Tugnui Coal Mine
- Location: Buryatia, Russia;
- Products: Coking coal

= Tugnui coal mine =

Coal mine in Buryatia, Russia

The Tugnui Coal Mine is a coal mine located in Buryatia, Russia. The mine has coal reserves amounting to 301 million tonnes of coking coal, one of the largest coal reserves in Russia and the world, and has an annual production of 5.8 million tonnes of coal.

In the 1930s, coal deposits were first found in the Tungui Valley, and in 1981, the coal mine was officially approved for building, but didn't start construction until 1984, when the town of Sagan-Nur was constructed. The first coal was extracted from the so-called Olon-Shibir deposit in 1989, and in 2001, the mine was acquired by the Siberian Coal Energy Company (SUEK,) which set out to modernize the operations. Since the acquisition by SUEK, an expansion to the Nikolsky deposit was started in 2015, in addition to the Olon-Shibir deposit. A coal processing plant is also located in the northern part of the mine, which was opened in 2009 with a capacity of 10.3 million tons a year. In addition, single-operator training driving was introduced in 2023 with 18 locomotives used, with Bucyrus excavators and BelAZ trucks used to transport the coal.

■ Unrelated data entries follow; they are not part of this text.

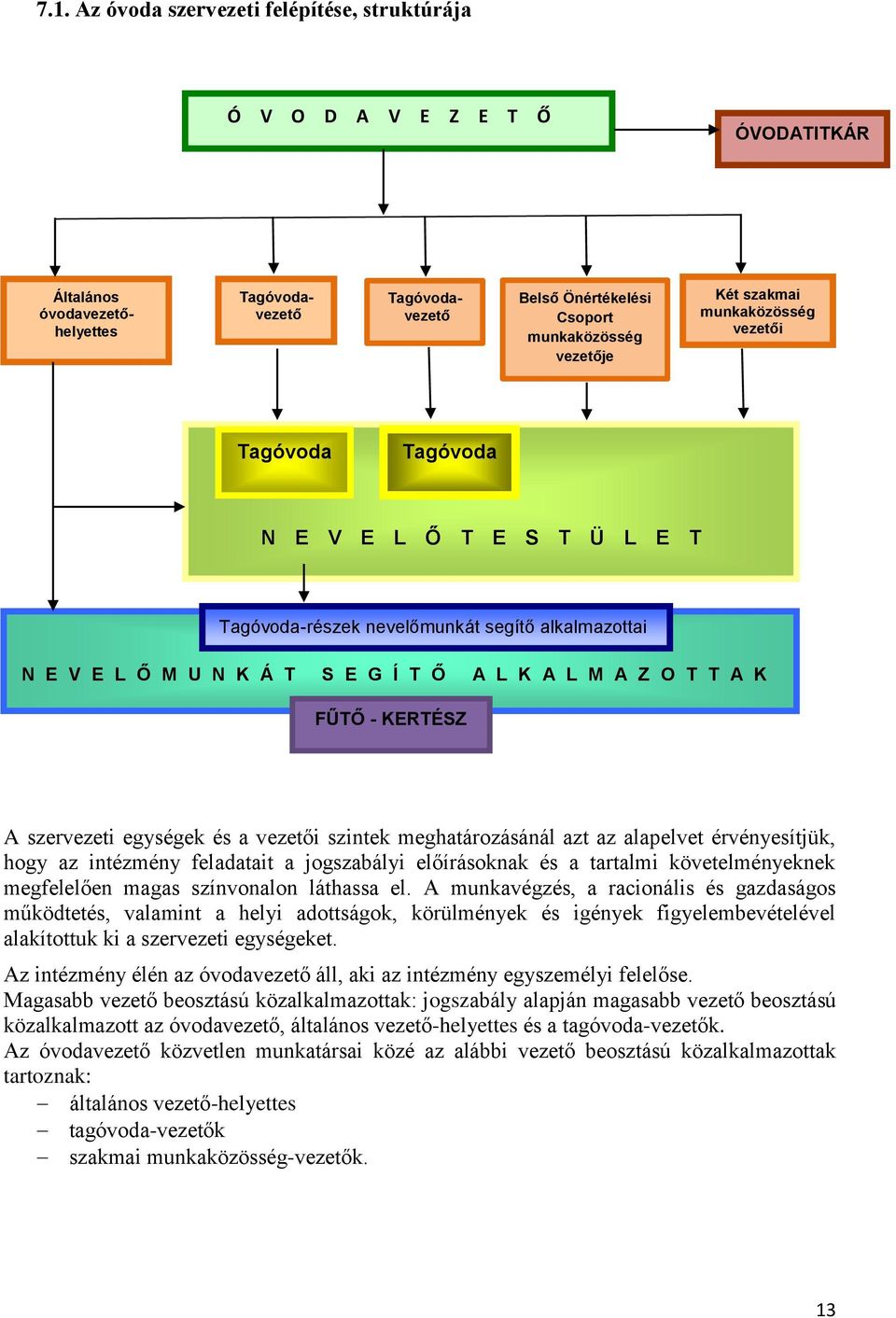 7.1. Az óvoda szervezeti felépítése, struktúrája

Ó V O D A V E Z E T Ő

ÓVODATITKÁR

Általános óvodavezető-helyettes

Tagóvoda-vezető

Tagóvoda-vezető

Belső Önértékelési Csoport munkaközösség vezetője

Két szakmai munkaközösség vezetői

Tagóvoda

Tagóvoda

N E V E L Ő T E S T Ü L E T

Tagóvoda-részek nevelőmunkát segítő alkalmazottai

N E V E L Ő M U N K Á T S E G Í T Ő A L K A L M A Z O T T A K

FŰTŐ - KERTÉSZ

A szervezeti egységek és a vezetői szintek meghatározásánál azt az alapelvet érvényesítjük, hogy az intézmény feladatait a jogszabályi előírásoknak és a tartalmi követelményeknek megfelelően magas színvonalon láthassa el. A munkavégzés, a racionális és gazdaságos működtetés, valamint a helyi adottságok, körülmények és igények figyelembevételével alakítottuk ki a szervezeti egységeket.

Az intézmény élén az óvodavezető áll, aki az intézmény egyszemélyi felelőse.
Magasabb vezető beosztású közalkalmazottak: jogszabály alapján magasabb vezető beosztású közalkalmazott az óvodavezető, általános vezető-helyettes és a tagóvoda-vezetők.
Az óvodavezető közvetlen munkatársai közé az alábbi vezető beosztású közalkalmazottak tartoznak:
– általános vezető-helyettes
– tagóvoda-vezetők
– szakmai munkaközösség-vezetők.

13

In March 2024, the coal mine hit a quarter of a billion tons of coal mined. It is one of the top three coal mining enterprises in Buryatia under the company name АО «Разрез Тугнуйский», and is the largest coal mining enterprise in Buryatia. A decade prior, in 2014, the mine was named the best coal mining enterprise in Russia.

The coal is exported to the Asia-Pacific region and is also used in Russian power plants.